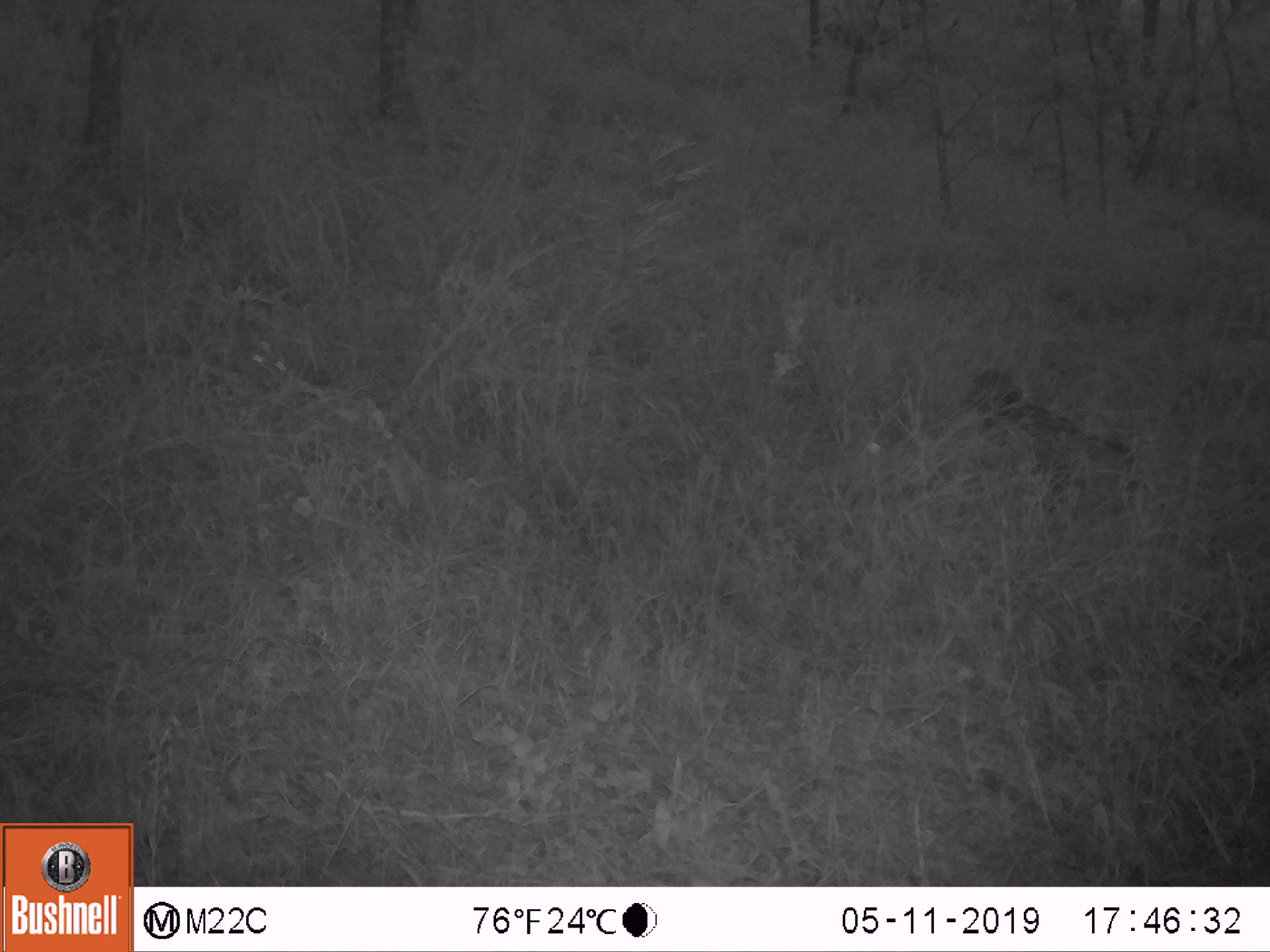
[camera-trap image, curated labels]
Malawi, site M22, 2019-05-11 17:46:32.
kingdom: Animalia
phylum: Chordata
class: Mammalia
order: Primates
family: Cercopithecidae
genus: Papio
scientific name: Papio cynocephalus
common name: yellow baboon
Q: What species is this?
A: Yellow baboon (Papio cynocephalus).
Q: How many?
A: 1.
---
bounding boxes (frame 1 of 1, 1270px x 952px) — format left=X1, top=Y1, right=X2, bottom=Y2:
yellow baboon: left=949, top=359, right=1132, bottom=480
• • • •
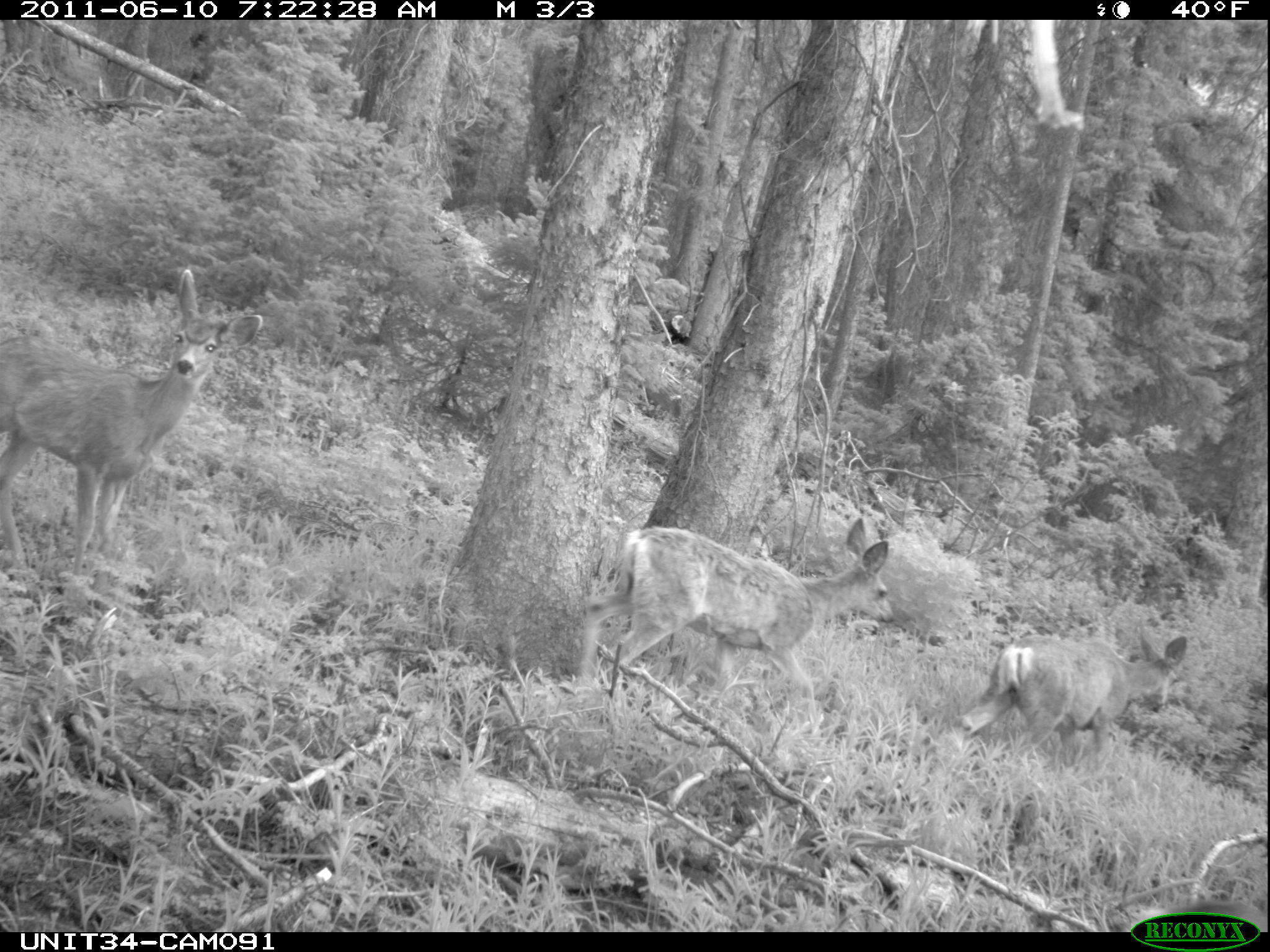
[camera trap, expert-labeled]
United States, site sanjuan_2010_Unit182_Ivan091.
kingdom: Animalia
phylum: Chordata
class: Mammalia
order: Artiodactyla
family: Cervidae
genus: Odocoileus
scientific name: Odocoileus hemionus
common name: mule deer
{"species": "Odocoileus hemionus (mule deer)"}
• • • •
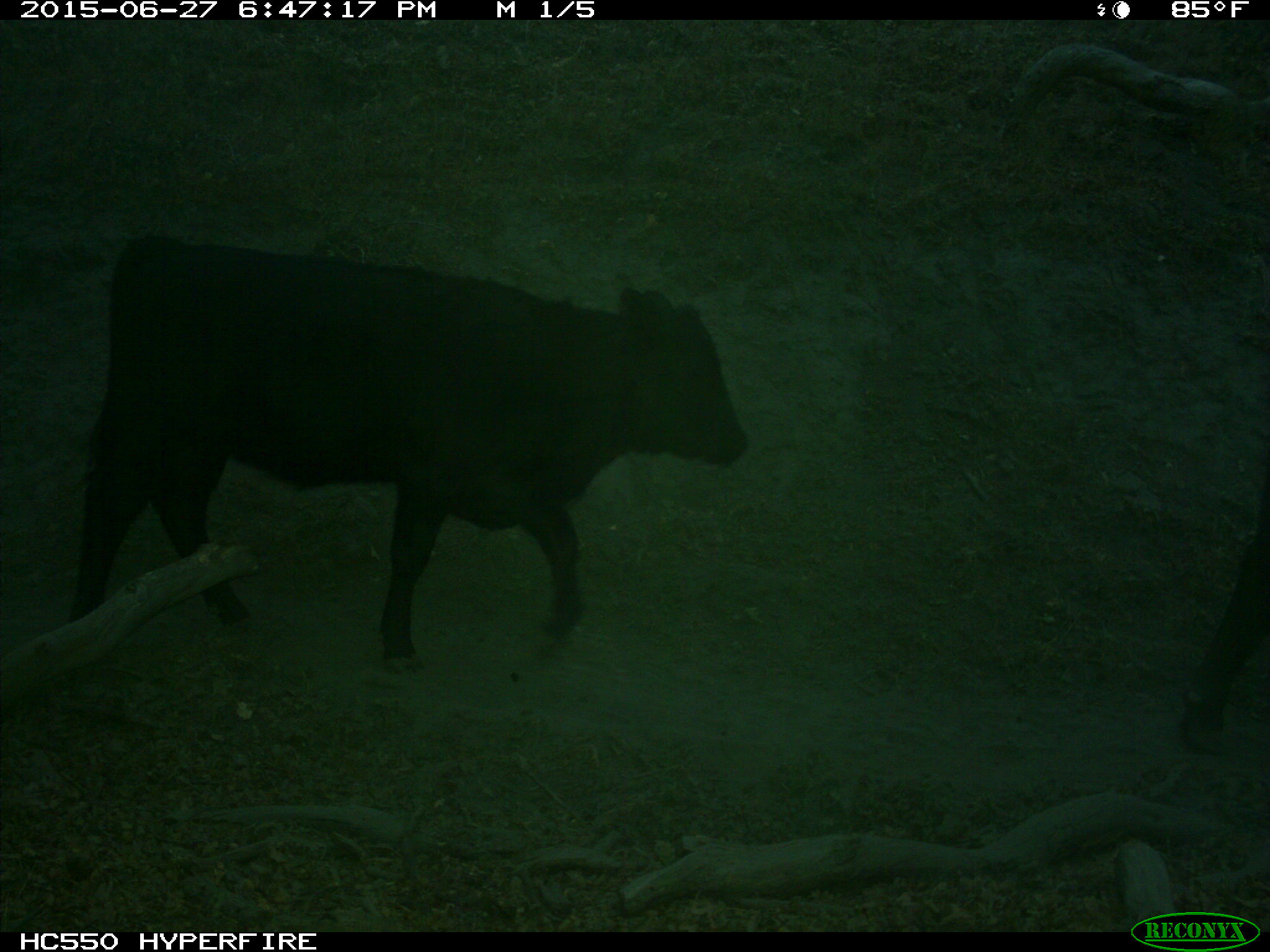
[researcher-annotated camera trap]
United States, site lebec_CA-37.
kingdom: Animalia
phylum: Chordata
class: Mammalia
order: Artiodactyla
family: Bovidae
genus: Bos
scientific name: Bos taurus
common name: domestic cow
• • • •
● Task instructions
Among the lines of the material, count those that contain the string "trap" and state only that count.

● Exercise response
3